Top of Excerpt

Deprivation of Liberty and Young People
What is a deprivation of liberty?
Article 5 of the European Convention on Human Rights (ECHR for short) states that everyone has the right to liberty and security of person. It continues to state that no one shall be deprived of their liberty unless it is in accordance with a procedure prescribed by law.
The Deprivation of Liberty Safeguards (often referred to as DoLS) is the legal procedure for when it is necessary to deprive a person, who lacks capacity to make decisions about their care and/or treatment, of their liberty in order to keep them safe.
A person is considered to be deprived of their liberty if, where they are residing, they are subject to continuous supervision and control and are not free to leave. A deprivation of liberty could occur in any setting – including a hospital, a residential placement, an educational facility or the young person’s own home.
Is a young person being deprived of their liberty?
Not every action that interferes with a young person’s liberty amounts to a deprivation of liberty. For example, if a young person is not able to move freely for a short period (minutes or hours), this will only be a restriction upon their liberty. How long this period will be considered to be only a restriction upon liberty as opposed to deprivation of liberty depends upon the circumstances.
In the Cheshire West case ruling, the Supreme Court set out that a deprivation of liberty arises when these three conditions are met:
> the person is in a particular restricted place/confined for a not negligible length of time
> the subjective component of lack of valid consent
> the State is responsible for the confinement
These are also sometimes referred to as the ‘Storck limbs/components’, as they were first identified in the ECHR case of Storck v Germany (2005). These components are just as relevant to determining whether children and young people are deprived of their liberty as they are to adults.

Bottom of Excerpt

**Exercise instructions**:
[a] According to the text on deprivation of liberty and young people, in which case were the three components of a deprivation of liberty first identified?
[b] Write the next part of the text on deprivation of liberty and young people, picking up after its last sentence.
The records are separate material and have no connection to the text on deprivation of liberty.

Top of Supplied records

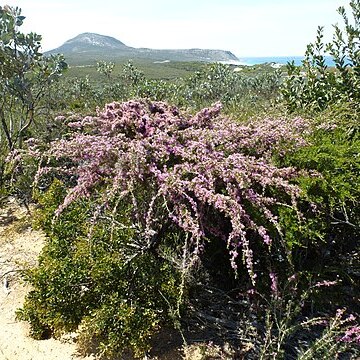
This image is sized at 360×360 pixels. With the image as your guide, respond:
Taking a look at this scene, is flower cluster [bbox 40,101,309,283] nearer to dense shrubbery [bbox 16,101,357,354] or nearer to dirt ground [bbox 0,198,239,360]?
dense shrubbery [bbox 16,101,357,354]

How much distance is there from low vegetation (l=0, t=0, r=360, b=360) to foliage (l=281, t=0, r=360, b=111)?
0.96 metres

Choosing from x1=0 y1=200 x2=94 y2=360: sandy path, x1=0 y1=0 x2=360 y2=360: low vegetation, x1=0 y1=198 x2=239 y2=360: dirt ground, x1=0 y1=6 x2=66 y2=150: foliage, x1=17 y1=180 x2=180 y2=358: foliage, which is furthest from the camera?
x1=0 y1=6 x2=66 y2=150: foliage

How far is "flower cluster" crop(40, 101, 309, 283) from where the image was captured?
3195 millimetres

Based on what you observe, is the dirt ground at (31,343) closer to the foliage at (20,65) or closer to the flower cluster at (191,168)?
the flower cluster at (191,168)

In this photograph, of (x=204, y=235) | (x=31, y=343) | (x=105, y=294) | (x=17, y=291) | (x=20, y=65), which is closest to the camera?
(x=204, y=235)

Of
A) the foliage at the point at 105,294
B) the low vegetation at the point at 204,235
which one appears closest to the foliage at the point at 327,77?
the low vegetation at the point at 204,235

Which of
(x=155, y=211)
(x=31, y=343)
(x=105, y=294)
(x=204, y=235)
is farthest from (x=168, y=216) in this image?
(x=31, y=343)

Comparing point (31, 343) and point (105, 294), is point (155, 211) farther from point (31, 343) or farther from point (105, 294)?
point (31, 343)

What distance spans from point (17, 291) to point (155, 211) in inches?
95.9

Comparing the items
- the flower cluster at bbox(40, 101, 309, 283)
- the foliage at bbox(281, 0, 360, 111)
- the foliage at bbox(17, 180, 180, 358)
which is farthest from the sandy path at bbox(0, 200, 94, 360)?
the foliage at bbox(281, 0, 360, 111)

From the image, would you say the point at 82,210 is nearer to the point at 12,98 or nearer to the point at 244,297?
the point at 244,297

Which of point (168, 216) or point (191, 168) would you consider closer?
point (191, 168)

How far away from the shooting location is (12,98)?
28.1 feet

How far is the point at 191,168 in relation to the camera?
Answer: 3297mm
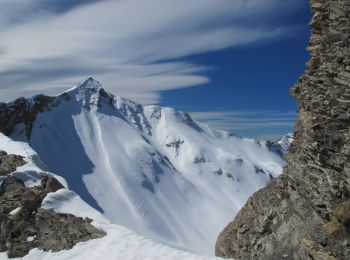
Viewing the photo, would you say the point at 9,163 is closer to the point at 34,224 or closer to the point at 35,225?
the point at 34,224

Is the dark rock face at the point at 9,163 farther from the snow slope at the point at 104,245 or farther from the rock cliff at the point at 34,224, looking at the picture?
the snow slope at the point at 104,245

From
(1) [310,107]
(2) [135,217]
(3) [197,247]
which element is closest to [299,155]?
(1) [310,107]

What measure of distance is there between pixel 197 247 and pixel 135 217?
2708 centimetres

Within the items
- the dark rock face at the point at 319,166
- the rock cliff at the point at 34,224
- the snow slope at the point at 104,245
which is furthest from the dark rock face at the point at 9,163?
the dark rock face at the point at 319,166

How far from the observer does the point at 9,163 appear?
35.0 metres

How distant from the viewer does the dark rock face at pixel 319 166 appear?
20078 mm

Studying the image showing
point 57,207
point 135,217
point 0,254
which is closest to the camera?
point 0,254

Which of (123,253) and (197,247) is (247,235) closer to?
(123,253)

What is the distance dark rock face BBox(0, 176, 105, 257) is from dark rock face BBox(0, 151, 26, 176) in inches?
143

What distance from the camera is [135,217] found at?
194 meters

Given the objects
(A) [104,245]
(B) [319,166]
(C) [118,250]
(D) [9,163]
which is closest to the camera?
(C) [118,250]

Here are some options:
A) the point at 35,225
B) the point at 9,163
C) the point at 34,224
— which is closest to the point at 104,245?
the point at 35,225

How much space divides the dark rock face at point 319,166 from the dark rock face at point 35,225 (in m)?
7.91

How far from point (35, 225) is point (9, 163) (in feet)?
33.6
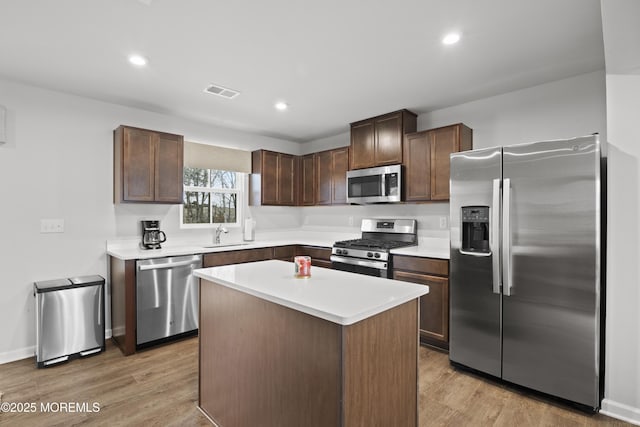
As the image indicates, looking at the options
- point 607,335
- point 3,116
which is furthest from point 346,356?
point 3,116

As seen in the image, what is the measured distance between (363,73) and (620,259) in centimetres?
225

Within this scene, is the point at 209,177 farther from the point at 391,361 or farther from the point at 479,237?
the point at 391,361

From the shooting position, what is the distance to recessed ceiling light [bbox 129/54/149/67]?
245 centimetres

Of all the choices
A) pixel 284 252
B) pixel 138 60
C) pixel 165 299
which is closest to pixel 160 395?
pixel 165 299

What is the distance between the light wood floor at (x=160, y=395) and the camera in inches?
80.5

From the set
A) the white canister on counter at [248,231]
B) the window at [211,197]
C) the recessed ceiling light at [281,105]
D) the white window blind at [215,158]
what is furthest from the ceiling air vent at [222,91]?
the white canister on counter at [248,231]

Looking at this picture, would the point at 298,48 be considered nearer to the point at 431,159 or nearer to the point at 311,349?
the point at 431,159

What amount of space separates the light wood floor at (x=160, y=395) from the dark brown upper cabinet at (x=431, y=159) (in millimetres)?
1623

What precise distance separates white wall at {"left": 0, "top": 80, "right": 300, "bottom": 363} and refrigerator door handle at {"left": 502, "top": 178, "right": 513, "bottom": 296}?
3534mm

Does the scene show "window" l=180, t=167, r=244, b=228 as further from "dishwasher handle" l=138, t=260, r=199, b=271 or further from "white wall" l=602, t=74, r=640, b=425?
"white wall" l=602, t=74, r=640, b=425

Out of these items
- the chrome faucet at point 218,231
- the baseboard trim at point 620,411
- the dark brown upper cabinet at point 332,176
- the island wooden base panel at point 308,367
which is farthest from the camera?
the dark brown upper cabinet at point 332,176

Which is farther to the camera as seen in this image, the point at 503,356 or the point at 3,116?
the point at 3,116

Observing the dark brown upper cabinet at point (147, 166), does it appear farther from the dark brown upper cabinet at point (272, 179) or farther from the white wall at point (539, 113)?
the white wall at point (539, 113)

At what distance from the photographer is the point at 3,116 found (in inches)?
111
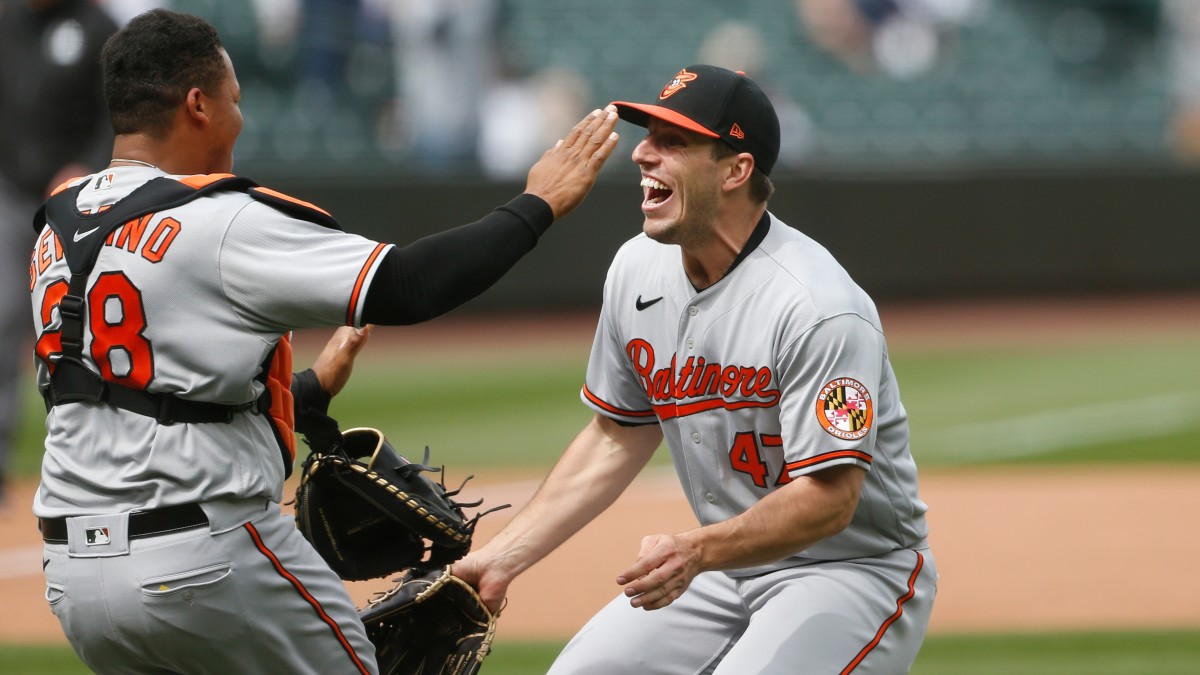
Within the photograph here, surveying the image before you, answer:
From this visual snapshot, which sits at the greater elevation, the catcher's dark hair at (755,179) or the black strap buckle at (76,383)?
the catcher's dark hair at (755,179)

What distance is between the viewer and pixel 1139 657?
5.94 m

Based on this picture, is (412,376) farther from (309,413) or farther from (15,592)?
(309,413)

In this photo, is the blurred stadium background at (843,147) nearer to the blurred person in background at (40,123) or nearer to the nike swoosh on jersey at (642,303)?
the blurred person in background at (40,123)

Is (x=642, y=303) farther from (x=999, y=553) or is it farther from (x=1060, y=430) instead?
(x=1060, y=430)

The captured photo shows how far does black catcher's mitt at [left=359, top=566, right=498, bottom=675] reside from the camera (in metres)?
3.87

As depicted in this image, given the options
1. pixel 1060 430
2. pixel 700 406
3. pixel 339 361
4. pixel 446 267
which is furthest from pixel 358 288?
pixel 1060 430

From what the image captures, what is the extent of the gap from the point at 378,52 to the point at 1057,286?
7621 millimetres

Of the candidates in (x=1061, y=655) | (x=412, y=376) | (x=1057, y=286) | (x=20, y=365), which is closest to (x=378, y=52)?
(x=412, y=376)

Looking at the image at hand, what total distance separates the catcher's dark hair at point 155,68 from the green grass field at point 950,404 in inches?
249

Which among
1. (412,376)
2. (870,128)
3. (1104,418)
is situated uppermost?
(870,128)

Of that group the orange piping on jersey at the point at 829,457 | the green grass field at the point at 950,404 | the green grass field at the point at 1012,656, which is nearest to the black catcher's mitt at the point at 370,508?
the orange piping on jersey at the point at 829,457

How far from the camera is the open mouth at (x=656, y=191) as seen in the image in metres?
3.76

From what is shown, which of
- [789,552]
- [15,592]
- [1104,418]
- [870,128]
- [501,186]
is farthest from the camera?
[870,128]

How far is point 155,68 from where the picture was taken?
3279 millimetres
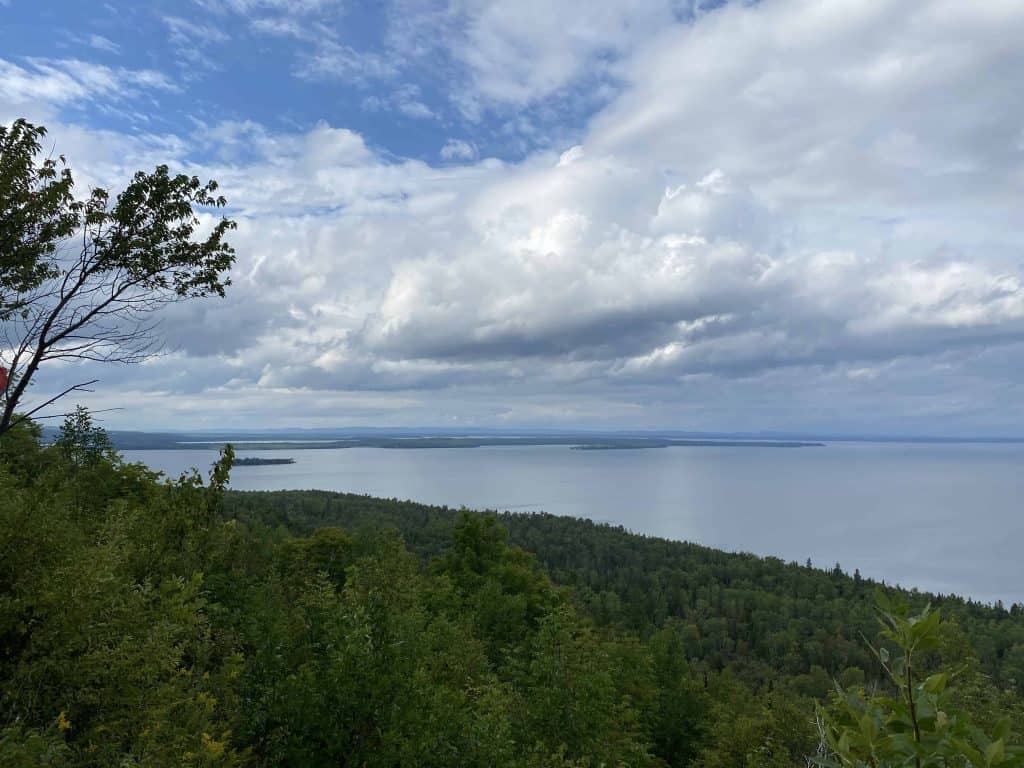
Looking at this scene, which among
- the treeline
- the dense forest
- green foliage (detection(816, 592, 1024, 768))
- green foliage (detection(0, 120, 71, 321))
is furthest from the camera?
the treeline

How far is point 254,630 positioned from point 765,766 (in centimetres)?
2412

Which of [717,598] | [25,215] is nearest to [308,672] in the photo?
[25,215]

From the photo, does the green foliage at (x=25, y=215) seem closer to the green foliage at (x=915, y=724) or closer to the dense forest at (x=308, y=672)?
the dense forest at (x=308, y=672)

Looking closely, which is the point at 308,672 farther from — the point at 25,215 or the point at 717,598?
the point at 717,598

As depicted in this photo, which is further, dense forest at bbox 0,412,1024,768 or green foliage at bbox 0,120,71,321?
green foliage at bbox 0,120,71,321

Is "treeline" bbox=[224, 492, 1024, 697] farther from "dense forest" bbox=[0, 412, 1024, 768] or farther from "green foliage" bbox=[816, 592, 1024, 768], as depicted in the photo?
"green foliage" bbox=[816, 592, 1024, 768]

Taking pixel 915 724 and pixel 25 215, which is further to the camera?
pixel 25 215

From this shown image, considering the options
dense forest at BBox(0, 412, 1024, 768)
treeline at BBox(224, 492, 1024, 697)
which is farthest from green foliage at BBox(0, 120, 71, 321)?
treeline at BBox(224, 492, 1024, 697)

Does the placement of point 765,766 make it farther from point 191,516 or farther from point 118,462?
point 118,462

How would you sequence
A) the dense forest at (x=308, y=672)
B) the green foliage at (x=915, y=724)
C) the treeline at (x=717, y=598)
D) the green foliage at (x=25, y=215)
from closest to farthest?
the green foliage at (x=915, y=724) < the dense forest at (x=308, y=672) < the green foliage at (x=25, y=215) < the treeline at (x=717, y=598)

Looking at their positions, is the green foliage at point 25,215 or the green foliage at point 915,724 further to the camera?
the green foliage at point 25,215

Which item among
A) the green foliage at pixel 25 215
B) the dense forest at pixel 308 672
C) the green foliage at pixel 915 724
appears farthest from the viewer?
the green foliage at pixel 25 215

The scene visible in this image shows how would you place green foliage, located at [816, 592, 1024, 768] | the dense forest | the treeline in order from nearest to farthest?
1. green foliage, located at [816, 592, 1024, 768]
2. the dense forest
3. the treeline

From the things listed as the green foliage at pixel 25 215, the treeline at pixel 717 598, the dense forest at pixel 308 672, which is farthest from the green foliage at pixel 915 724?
the treeline at pixel 717 598
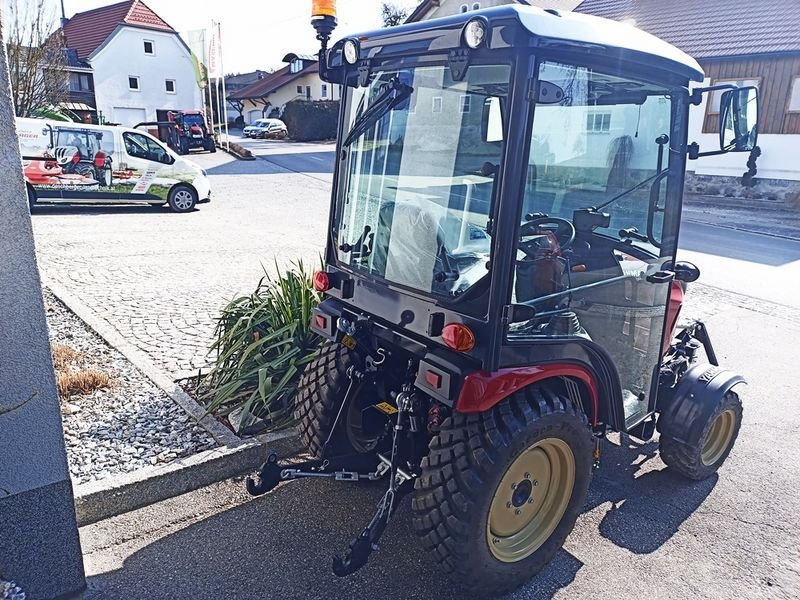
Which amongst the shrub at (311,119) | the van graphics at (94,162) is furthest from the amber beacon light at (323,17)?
the shrub at (311,119)

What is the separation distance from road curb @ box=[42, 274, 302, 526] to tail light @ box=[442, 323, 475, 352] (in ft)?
5.71

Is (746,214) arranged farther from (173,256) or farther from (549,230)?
(549,230)

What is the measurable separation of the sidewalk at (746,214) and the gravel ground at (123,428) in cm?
1185

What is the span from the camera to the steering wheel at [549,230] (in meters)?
2.43

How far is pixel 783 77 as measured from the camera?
16172 mm

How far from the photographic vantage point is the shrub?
109 feet

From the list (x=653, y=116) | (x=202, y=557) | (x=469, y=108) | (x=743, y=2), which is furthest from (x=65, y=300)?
(x=743, y=2)

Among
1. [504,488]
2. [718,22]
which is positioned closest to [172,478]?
[504,488]

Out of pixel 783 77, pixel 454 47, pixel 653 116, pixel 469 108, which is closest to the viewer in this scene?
pixel 454 47

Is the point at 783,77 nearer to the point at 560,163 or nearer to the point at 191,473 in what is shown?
the point at 560,163

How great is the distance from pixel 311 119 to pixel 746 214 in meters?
24.0

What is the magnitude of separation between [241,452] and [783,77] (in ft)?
60.6

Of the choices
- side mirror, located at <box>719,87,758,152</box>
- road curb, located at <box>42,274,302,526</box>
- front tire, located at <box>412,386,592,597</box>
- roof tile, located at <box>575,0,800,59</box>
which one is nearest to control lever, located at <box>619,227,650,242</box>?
side mirror, located at <box>719,87,758,152</box>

Bottom of Supplied records

**Answers to the exercise**:
[a] They were first identified in the ECHR case of Storck v Germany (2005).

[b]
However, a question raised in the courts is if the tests for deciding the first and second conditions (confinement and the lack of valid consent) are met should differ for under 18s given the decision-making role of their parents, please note the courts have focused upon the scope of persons with parental responsibility as opposed to carers.
In cases of deprivation of liberty or adults, the confinement question is answered by considering whether the person is under ‘continuous supervision and control’ and ‘not free to leave’ as set out in the acid test in Cheshire West.
When approaching the confinement question for under 18s, the courts have highlighted the need for a different approach to the aforementioned elements of the acid test, and take into account the restrictions that parents place on their children as part of their usual parenting responsibilities.
The Supreme Court clarified the confinement question in Re D (A Child) ( UKSC 42)
Confinement will be determined by applying the same test for 16 and 17-year-olds as applied to adults - whether the young person is under continuous supervision and control and not free to leave (the acid test).
Although the Supreme Court considered that the key question is whether the restrictions fall within the usual parental control for a child of that age, it is clear from the judgment that a 16-year-old who is under continuous supervision and control and is not free to leave will be confined.
For adults the lack of consent question is answered by considering whether a person is capable of consenting to the confinement and gives such consent; in circumstances where a person lacks the capacity to consent, no one else can consent on their behalf.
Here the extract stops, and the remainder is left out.